IMO, this would be suicide. I think this might be the first time I’ve ever heard that a sophomore starting QB that threw 4 INTs should be calling his own plays. Not that Lum’s no good – far from it. But he’s a sophomore fer Pete’s sakes in his second start.October 6, 2009 at 6:30 pm #851
Everyone to his own opinion. That’s the beauty of this Board. But Chuck if, as you say, Colvin is that good and our fastest player then maybe we should instruct him on how to take a hand-off and line him up in the tailback position. I guess I’d rather take my chances with proven RBs Walker and Campbell. As for a sophomore quarterback not being able to call his own plays on occasion or run a few scripted plays out of the "no-huddle" formation, I’m shocked. I would have thought that to be possible and worth a try.October 6, 2009 at 7:26 pm #852
Troy in ,Brickner still out as is Winnett notice that Dook also out wondered why he was getting no time at DE, Walker not listed on 2 deep. Lum starting
rb s avg OK but OC only lets them run in the 1st half.Then he forgets all about them. Not a big fan of the way Brown uses Wildcat.Like the idea tho. Colvin is so far our best offensive weapon . Got to get him on the field. No idea why they dont use more swing passes to rbs and TEs. Quick slants and flares TE short over the middle. Gets QB and O moving. But I haven’t been able to figure out the reasoning of our O all season.October 6, 2009 at 11:08 pm #853
Think one reason we are not seeing RBs get carries in the second half and especially the fourth quarter, is that we are always behind and if we keep running the same stuff we just fall further behind.
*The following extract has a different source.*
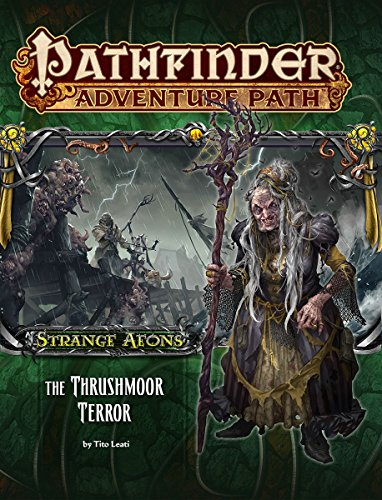 Pathfinder Adventure Path: Strange Aeons Part 2 - The Thrushmoor Terror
Somehow we need to stop the turnovers and dumb penalties that keep costing us. Wonder what the outcome would have been against CCSU, Princeton and Harvard if we don’t turn over the ball, too many men on the field, rough the kicker, etc. Our offense is not strong as we can all see, but if we cut down errors we can win with it. Of course some better play calling would help.
Having seen CCSU and Harvard games live, I still think our wide outs are not getting separation on a regular basis. We really miss the guys that graduated last year! I don’t hear many making this observation, am I all wet? Watch some of the tapes.October 7, 2009 at 12:02 am #854
Been to 3 games, agreed that wrs have not been good at separating themselves.
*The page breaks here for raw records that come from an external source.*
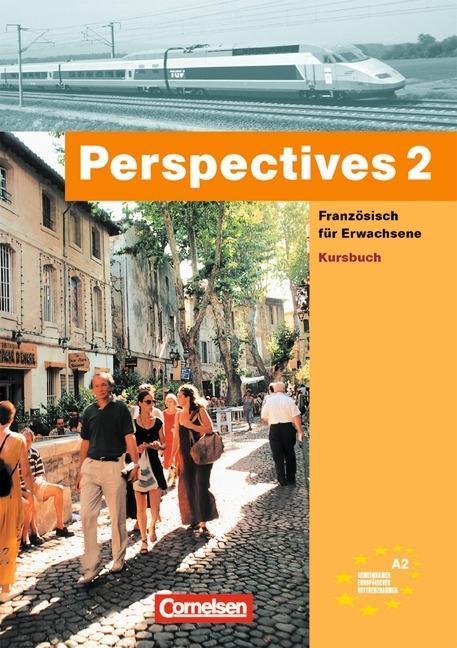 Perspectives 2. Kursbuch. Mit Vokabeltaschenbuch als Buch
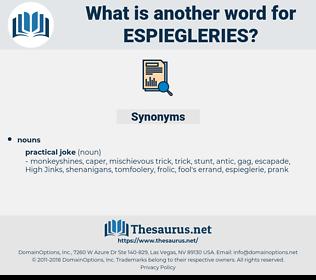 espiegleries, synonym espiegleries, another word for espiegleries, words like espiegleries, thesaurus espiegleries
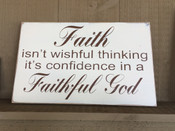 Faith Isn't Wishful Thinking It's Confidence in a Faithful God. Size 24wx11h. Antique white background with brown text.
Spent last nite actually looking at the computer and going over Nova, CCSU and Princeton. Much of the reason for lack of separartionis play calling . Even with our sideline "macarena" audibles routes called seem to lead receivers right into dbs. Lot of zone coverage. Did not see many seam routes or slants.
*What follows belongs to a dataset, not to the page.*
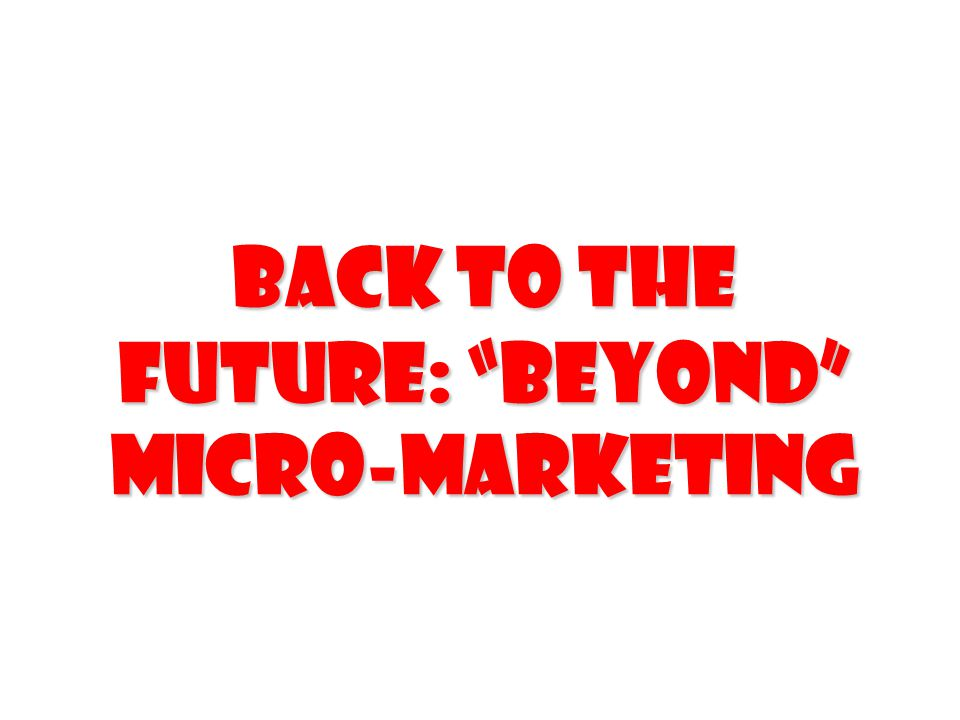 Back to the future: beyond micro-marketing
O does not appear to use Air lehigh routing which allowed wrs and qb to alter routes depending on coverages. Perhaps inexperience of both qb and wrs. If so burden on whoever is calling plays to figure out coverages and call appropriate plays. We have decent speed and size, altho I do wonder why we dont see some of the tall kids, but not much wiggle in our wr s . Not fast enuf to always out run dbs. We’reback to play calling again :xOctober 7, 2009 at 1:10 pm #855
After attending all four games and watching the receivers run their routes closely, I believe they have decent (not breakaway) speed but perhaps lack the willingness or incentive to separate – so dedicated they are to running their prescribed routes. Seldom do you see them break-off their routes or look for open areas in coverage to bail out their QB who by this time may be in trouble. On the passing end of the equation, I sense a strong dedication to the principal receiver and seldom see (Lum seems better at this than Clark) the QB check down to alternative receivers. Maybe this is a function of age, experience, and afforded pass protection. After all, Lum, Drawl, and Gordon are only sophomores and are, no doubt, doing exactly what the play and coaches call for. Throw in two sophomores on the OL (McKenna and Lieber) and you have the makings of a very young offensive unit that will only improve over time. Can you say "2010" or "2011?" Like so many posters I believe in our players and question only at times the coaching.